(THE TASK): Could you return, word for word, the part of the ISO text that opens with the words containing "ISO is a voluntary" and closes with "the member organizations."?

(GIVEN TEXT):
'''
ISO is a voluntary organization whose members are recognized standard authorities, each one representing one country. The bulk of the work of ISO is done by the 2700 technical committees, subcommittees and working groups. Each committee and subcommittee is headed by a Secretariat from one of the member organizations.

[edit] International Standards and other publications

ISO's main products are the International Standards. ISO also publishes Technical Reports, Technical Specifications, Publicly Available Specifications, Technical Corrigenda, and Guides.[6][7]
International Standards are identified in the format ISO[/IEC][/ASTM] [IS] nnnnn[:yyyy] Title, where nnnnn is the number of the standard, yyyy is the year published, and Title describes the subject. IEC for International Electrotechnical Commission is included if the standard results from the work of ISO/IEC JTC1 (the ISO/IEC Joint Technical Committee). ASTM (American Society for Testing and Materials) is used for standards developed in cooperation with ASTM International. The date and IS are not used for an incomplete or unpublished standard, and may under some circumstances be left off the title of a published work.
Technical Reports are issued when "a technical committee or subcommittee has collected data of a different kind from that which is normally published as an International Standard".[6] such as references and explanations. The naming conventions for these are the same as for standards, except TR prepended instead of IS in the report's name. Examples:
  • ISO/IEC TR 17799:2000 Code of Practice for Information Security Management
  • ISO/TR 19033:2000 Technical product documentation — Metadata for construction documentation
Technical Specifications can be produced when "the subject in question is still under development or where for any other reason there is the future but not immediate possibility of an agreement to publish an International Standard". Publicly Available Specifications may be "an intermediate specification, published prior to the development of a full International Standard, or, in IEC may be a 'dual logo' publication published in collaboration with an external organization".[6] Both are named by convention similar to Technical Reports, for example:
  • ISO/TS 16952-1:2006 Technical product documentation — Reference designation system — Part 1: General application rules
  • ISO/PAS 11154:2006 Road vehicles — Roof load carriers
ISO sometimes issues a Technical Corrigendum. These are amendments to existing standards because of minor technical flaws, usability improvements, or to extend applicability in a limited way. Generally, these are issued with the expectation that the affected standard will be updated or withdrawn at its next scheduled review.[6]
ISO Guides are meta-standards covering "matters related to international standardization".[6] They are named in the format "ISO[/IEC] Guide N:yyyy: Title", for example:
  • ISO/IEC Guide 2:2004 Standardization and related activities — General vocabulary
  • ISO/IEC Guide 65:1996 General requirements for bodies operating product certification

Standardization process

A standard published by ISO/IEC is the last stage of a long process that commonly starts with the proposal of new work within a committee. Here are some abbreviations used for marking a standard with its status:[8][9][10][11][12][13][14]
  • PWI - Preliminary Work Item
  • NP or NWIP - New Proposal / New Work Item Proposal (e.g., ISO/IEC NP 23007)
'''
(RAW DATA):
'''
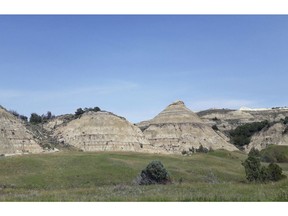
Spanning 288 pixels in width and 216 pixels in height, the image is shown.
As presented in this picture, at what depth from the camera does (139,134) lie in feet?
404

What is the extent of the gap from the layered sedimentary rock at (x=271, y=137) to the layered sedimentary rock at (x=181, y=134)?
12.3m

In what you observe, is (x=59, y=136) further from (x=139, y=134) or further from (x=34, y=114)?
(x=34, y=114)

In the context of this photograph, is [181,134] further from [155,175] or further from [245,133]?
[155,175]

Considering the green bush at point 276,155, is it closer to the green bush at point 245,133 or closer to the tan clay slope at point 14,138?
the tan clay slope at point 14,138

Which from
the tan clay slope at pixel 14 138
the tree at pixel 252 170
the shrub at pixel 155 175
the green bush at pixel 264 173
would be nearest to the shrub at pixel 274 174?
the green bush at pixel 264 173

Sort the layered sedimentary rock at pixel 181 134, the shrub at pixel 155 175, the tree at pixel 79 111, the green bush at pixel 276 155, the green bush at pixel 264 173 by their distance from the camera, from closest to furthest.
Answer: the shrub at pixel 155 175 → the green bush at pixel 264 173 → the green bush at pixel 276 155 → the tree at pixel 79 111 → the layered sedimentary rock at pixel 181 134

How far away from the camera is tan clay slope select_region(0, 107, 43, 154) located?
313 ft

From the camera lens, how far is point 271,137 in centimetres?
14488

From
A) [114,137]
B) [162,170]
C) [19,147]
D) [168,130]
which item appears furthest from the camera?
[168,130]

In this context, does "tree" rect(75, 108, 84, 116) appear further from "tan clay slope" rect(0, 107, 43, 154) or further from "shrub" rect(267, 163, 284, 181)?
"shrub" rect(267, 163, 284, 181)

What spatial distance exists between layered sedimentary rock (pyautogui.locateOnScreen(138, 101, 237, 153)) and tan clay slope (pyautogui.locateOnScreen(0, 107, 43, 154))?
4439cm

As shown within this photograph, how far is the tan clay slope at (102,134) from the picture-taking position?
116 metres

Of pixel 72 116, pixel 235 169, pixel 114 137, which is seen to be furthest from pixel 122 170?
pixel 72 116

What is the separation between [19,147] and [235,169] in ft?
175
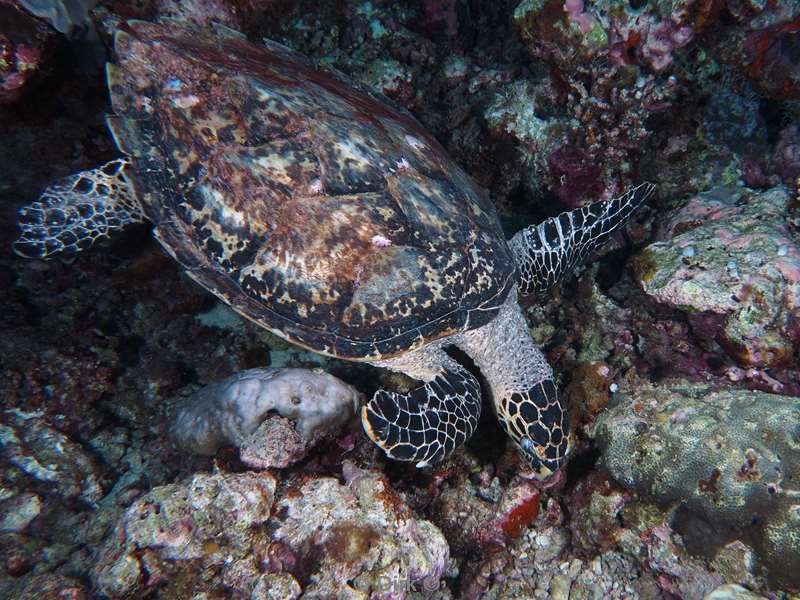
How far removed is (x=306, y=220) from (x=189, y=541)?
204 cm

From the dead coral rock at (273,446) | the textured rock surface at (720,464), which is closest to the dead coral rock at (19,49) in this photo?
the dead coral rock at (273,446)

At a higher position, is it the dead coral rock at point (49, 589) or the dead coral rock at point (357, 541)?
the dead coral rock at point (49, 589)

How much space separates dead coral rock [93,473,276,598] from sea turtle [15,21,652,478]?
88 centimetres

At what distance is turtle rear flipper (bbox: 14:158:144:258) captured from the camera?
10.4 ft

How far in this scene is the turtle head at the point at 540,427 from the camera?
2.96m

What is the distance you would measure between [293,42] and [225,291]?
10.8 feet

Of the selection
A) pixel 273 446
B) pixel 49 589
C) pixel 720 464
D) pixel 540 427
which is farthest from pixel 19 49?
pixel 720 464

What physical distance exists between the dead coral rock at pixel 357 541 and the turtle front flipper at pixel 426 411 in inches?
11.9

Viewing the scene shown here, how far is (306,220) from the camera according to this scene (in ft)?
9.37

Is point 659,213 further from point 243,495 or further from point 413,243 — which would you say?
point 243,495

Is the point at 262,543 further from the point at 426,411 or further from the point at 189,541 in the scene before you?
the point at 426,411

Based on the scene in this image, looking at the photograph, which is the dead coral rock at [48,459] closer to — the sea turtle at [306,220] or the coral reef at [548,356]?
the coral reef at [548,356]

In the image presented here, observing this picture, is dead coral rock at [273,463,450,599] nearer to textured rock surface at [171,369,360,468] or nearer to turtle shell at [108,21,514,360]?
textured rock surface at [171,369,360,468]

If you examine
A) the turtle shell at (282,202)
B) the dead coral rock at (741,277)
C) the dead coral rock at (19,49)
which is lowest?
the dead coral rock at (741,277)
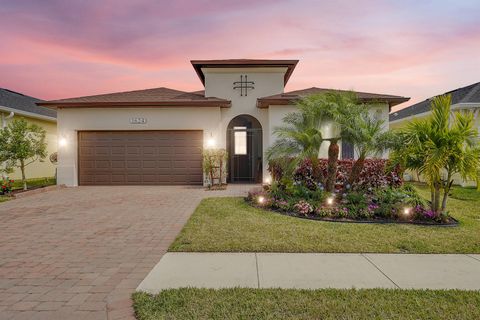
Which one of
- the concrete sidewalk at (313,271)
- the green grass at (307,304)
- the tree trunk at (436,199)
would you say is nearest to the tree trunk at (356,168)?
the tree trunk at (436,199)

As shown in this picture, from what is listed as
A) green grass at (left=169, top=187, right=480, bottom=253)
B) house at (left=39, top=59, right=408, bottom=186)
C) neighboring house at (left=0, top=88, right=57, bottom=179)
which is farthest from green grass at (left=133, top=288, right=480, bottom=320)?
neighboring house at (left=0, top=88, right=57, bottom=179)

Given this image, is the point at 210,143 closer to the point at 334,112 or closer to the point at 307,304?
the point at 334,112

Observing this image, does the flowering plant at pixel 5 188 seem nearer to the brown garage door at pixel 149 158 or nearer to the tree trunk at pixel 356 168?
the brown garage door at pixel 149 158

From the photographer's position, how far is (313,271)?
12.8ft

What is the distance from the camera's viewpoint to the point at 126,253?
466cm

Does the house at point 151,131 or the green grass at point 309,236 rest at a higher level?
the house at point 151,131

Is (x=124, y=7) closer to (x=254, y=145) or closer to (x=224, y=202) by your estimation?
(x=224, y=202)

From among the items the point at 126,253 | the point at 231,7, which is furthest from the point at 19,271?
the point at 231,7

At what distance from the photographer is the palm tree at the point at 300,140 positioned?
27.6ft

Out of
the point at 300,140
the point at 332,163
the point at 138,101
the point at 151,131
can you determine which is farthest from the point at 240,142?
the point at 332,163

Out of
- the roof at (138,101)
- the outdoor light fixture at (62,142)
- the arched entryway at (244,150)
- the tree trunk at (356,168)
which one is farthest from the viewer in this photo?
the arched entryway at (244,150)

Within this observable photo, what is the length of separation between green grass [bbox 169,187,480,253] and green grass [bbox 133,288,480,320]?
1.47m

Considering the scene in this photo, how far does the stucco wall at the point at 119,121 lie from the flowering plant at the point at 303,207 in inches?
267

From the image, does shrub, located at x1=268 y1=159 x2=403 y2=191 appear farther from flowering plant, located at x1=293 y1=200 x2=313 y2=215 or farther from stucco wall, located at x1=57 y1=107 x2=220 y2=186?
stucco wall, located at x1=57 y1=107 x2=220 y2=186
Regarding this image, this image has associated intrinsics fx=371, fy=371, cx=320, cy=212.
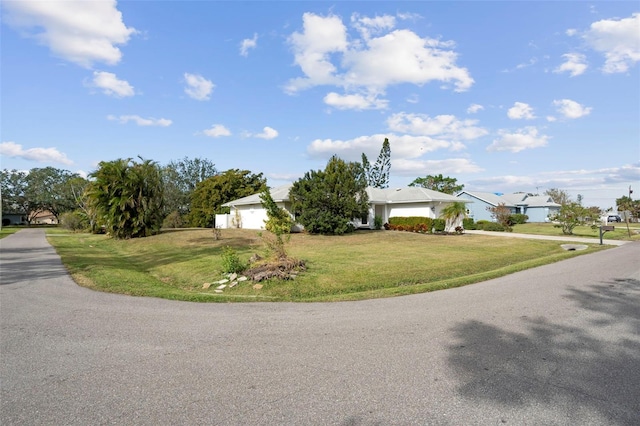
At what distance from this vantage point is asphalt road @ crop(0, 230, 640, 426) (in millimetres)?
3014

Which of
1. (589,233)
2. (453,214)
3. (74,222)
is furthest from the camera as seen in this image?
(74,222)

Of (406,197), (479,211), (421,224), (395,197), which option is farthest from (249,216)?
(479,211)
'''
(IN RESPONSE):
ISO is a voluntary organization whose members are recognized standard authorities, each one representing one country. The bulk of the work of ISO is done by the 2700 technical committees, subcommittees and working groups. Each committee and subcommittee is headed by a Secretariat from one of the member organizations.